Kiss & Tell with the X-Fusion Trace

Words Andrew Major
Photos Kaz Yamamura
Date May 4, 2016

I’m sometimes envious of riders who can jump on a bike set-up for a rider two weight classes in either direction, and shred. I’m not the-Princess-and-the-Pea but I am definitely particular about my setup. So it was a with a bit of trepidation that I bolted this un-ridden X-Fusion Trace onto the Cannondale Jekyll and headed out the door to meet Kaz for a ride.

AMajor_XFusion_NSMB_KazYamamura-12

Starring: Kaz’ famous stick! Supporting cast: X-Fusion Trace HLR & Cannondale Jekyll.

Psychology is a huge part of riding. After plugging in base settings – 20% sag, mid-point LSC, mid-point HSC, rebound to preference – the fact that the Trace was so well built out of the box boosted my confidence as I followed Kaz and his 150lb camera bag into our first descent.

The range of adjustment on the Trace’s Roughcut HLR damper is huge. It goes from as slow as not-quite-frozen gin to greased lightning on the rebound and from an empty void to brick-wall-firm on the compression damper with a million (metric measurement) clicks in between. It was easy to dial in base settings, but, as is common, I spent part of the ride and a couple of rides after, playing around for my optimum set-up.

These dials go WAY past eleven! There is a huge range of adjustment with many usable clicks around my preferred settings to truly dial in the Roughcut HLR damper.

X-Fusion’s forks include a handy sticker on the lower with a base setting for air pressure based on rider weight. As with most suspension forks I have ridden lately, I would guess they err heavily towards comfort and ‘that guy’ who has to bottom out his fork three times a ride to feel like he, and it’s always a he, is getting maximum value from his suspension. Even with running ~ 30% sag on the Jekyll’s DYAD shock I would have been getting pushed over the front on any remotely steep trails with the Trace’s base setting for my weight class. I would always recommend setting your suspension up based on sag, not pressure, and ~20% sag on the Trace combined with the Roughcut damper supplied great traction and support.

• [To be done]:
**1.** Answer these from the fork review:
(a) What sag percentage did the writer use in the initial base settings?
(b) Which bike was the X-Fusion Trace bolted onto?
(c) What does X-Fusion place on the fork's lower to suggest an air pressure?
**2.** From the fork review, return the passage starting with "Starring: Kaz’ famous" and going on through "our first descent.".
The records have no connection to the fork review.

(Picture-based spatial questions)
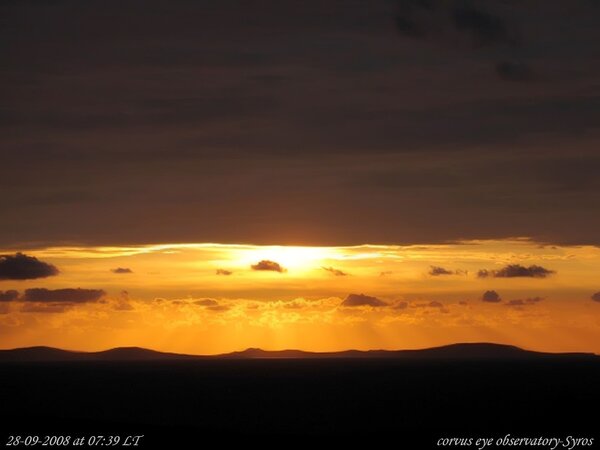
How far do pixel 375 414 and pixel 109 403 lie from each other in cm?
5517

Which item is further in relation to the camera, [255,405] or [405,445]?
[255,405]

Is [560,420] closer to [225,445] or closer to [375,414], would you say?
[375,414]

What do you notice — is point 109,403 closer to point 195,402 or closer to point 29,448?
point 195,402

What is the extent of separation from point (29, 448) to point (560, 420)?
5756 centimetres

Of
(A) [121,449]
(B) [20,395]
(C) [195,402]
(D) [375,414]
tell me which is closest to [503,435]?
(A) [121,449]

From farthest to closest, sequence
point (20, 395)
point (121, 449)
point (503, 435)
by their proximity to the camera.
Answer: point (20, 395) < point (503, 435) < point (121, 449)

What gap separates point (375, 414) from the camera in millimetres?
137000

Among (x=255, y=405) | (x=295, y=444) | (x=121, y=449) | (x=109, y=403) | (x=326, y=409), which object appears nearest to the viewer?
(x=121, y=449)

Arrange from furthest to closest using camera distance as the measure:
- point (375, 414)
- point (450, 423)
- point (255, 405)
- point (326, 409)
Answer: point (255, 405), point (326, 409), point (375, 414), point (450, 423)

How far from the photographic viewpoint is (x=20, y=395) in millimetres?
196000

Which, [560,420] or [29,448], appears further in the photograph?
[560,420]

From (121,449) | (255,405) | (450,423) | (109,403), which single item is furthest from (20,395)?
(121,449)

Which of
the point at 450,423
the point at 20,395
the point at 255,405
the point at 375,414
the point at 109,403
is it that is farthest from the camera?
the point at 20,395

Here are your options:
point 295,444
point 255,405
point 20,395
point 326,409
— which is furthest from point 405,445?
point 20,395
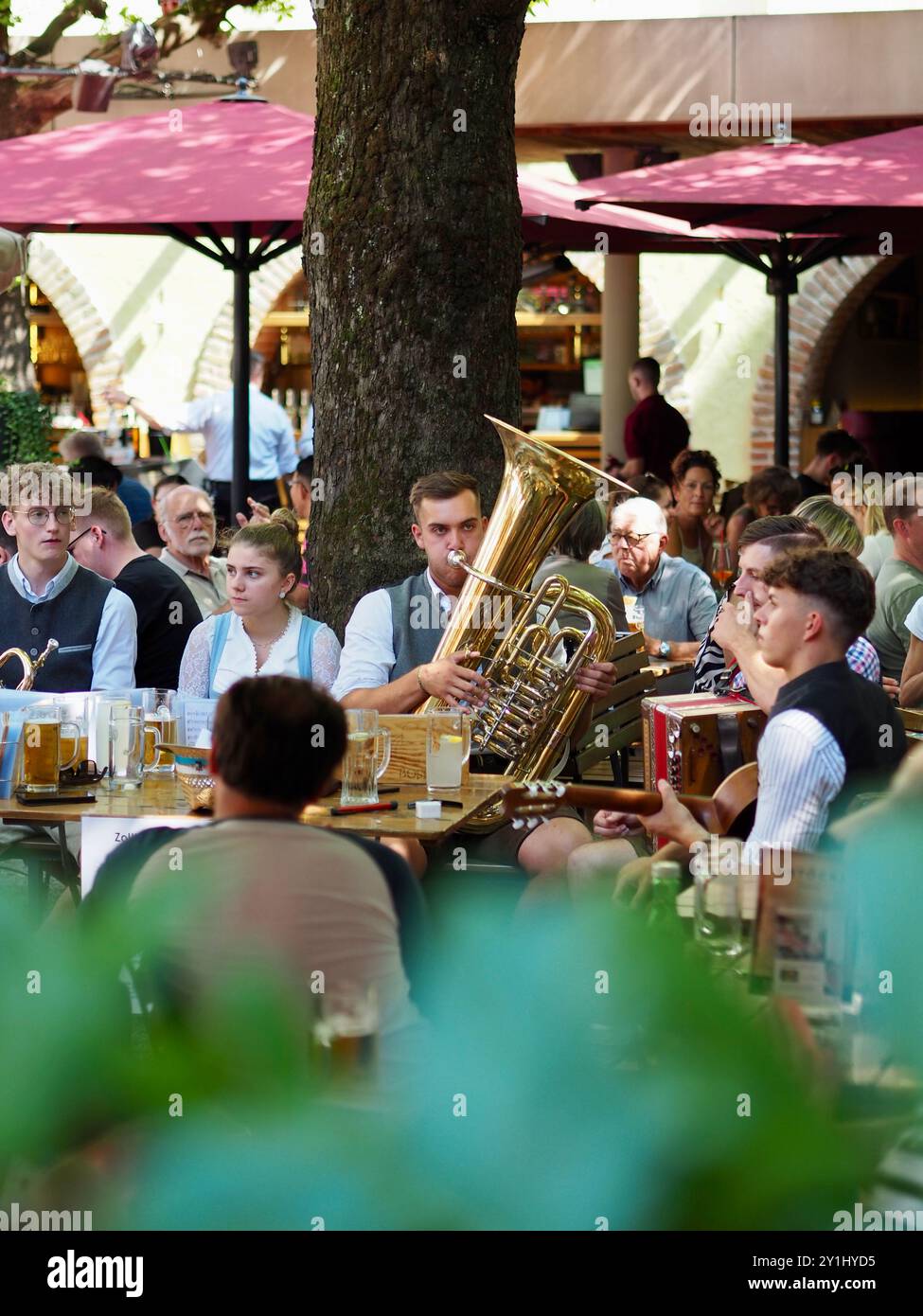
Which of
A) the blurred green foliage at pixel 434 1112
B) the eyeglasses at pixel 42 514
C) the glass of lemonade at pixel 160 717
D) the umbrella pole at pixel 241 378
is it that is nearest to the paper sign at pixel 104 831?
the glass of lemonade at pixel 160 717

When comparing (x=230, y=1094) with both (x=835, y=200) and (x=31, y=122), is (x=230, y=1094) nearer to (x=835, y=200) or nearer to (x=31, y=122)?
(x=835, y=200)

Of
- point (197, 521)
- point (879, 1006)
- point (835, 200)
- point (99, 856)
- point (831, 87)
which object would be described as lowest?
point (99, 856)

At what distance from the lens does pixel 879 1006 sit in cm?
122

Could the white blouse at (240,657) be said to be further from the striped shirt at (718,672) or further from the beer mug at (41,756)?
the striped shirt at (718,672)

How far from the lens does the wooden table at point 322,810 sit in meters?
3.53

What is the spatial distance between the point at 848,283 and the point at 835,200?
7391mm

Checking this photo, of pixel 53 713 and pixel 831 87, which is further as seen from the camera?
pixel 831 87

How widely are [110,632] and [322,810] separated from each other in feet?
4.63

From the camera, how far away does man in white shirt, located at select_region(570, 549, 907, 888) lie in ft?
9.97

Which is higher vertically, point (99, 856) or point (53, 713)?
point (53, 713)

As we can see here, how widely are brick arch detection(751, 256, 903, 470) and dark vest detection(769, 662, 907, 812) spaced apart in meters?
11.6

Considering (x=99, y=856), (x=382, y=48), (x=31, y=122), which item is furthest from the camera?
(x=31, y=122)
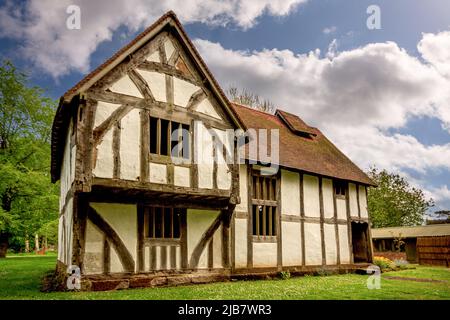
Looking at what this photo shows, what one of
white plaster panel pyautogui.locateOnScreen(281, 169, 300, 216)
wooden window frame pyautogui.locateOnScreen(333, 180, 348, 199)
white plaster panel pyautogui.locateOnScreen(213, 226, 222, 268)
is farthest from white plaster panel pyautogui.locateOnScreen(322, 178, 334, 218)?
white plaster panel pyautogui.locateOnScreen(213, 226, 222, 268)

• [The replies]:
**1.**
(a) 20% sag.
(b) The Cannondale Jekyll.
(c) A sticker with a base setting for air pressure based on rider weight.

**2.**
Starring: Kaz’ famous stick! Supporting cast: X-Fusion Trace HLR & Cannondale Jekyll.

Psychology is a huge part of riding. After plugging in base settings – 20% sag, mid-point LSC, mid-point HSC, rebound to preference – the fact that the Trace was so well built out of the box boosted my confidence as I followed Kaz and his 150lb camera bag into our first descent.